Only if the bot respects robots.txt. GPTBot, ClaudeBot, PerplexityBot, and Google-Extended have publicly committed to compliance — that's the best we have. But robots.txt doesn't prevent: (a) scraping by a bot without a declared User-Agent, (b) use of already-downloaded content, (c) training on third-party datasets like Common Crawl. For strict restrictions, you need IP blocking at the CDN/WAF level and legal Terms of Service.
Why do we need llms.txt if robots.txt exists?
They're different contracts. robots.txt is a machine policy "where you can go" (Allow/Disallow by path and User-Agent). llms.txt is an AI-README in Markdown: which pages are authoritative, how to cite the author, where to get the full text and RSS. robots.txt doesn't describe content — it describes access. llms.txt describes content for an LLM that already has access. One doesn't replace the other.
Is Disallow: /admin/ enough to protect private pages?
No. robots.txt is a public hint to well-behaved bots, not access control. Any bot can ignore it. Private routes must be protected by authentication (middleware, session check), and only additionally — noted in robots.txt to save crawl budget for compliant bots and avoid exposing URL patterns in SERP.
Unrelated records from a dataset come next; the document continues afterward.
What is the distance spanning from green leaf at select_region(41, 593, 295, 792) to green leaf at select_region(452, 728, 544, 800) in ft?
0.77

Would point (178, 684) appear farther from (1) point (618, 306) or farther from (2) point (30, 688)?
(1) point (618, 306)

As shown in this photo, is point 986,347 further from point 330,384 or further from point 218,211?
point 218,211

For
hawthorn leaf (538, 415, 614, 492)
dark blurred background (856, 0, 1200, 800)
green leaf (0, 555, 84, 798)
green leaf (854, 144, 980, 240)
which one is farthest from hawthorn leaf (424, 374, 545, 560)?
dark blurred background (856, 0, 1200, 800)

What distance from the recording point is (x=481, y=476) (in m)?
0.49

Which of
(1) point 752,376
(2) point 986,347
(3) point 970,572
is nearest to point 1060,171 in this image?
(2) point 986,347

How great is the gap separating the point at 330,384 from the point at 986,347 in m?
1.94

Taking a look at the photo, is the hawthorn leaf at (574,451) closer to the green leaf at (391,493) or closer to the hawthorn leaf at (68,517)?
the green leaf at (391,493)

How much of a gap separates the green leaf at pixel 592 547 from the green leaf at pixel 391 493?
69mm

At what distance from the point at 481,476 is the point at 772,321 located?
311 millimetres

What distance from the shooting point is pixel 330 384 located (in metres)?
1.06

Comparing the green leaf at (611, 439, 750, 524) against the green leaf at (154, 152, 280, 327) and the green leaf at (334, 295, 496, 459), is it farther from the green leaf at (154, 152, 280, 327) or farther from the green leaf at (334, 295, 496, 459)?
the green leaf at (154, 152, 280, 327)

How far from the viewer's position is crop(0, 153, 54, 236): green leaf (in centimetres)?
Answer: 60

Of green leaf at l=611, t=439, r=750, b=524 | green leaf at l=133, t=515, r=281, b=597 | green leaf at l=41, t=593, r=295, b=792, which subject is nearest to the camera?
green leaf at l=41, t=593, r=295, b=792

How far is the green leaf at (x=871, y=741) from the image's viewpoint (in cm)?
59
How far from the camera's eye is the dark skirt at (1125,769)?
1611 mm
How often should robots.txt be reviewed?
Every 6 months and after each incident. The composition of AI crawlers changes rapidly: in 2024 there was no OAI-SearchBot, in 2025 Perplexity-User appeared separately from PerplexityBot, in 2026 Anthropic introduced Claude-Web in addition to ClaudeBot. A six-month audit cycle covers the natural drift speed of the ecosystem.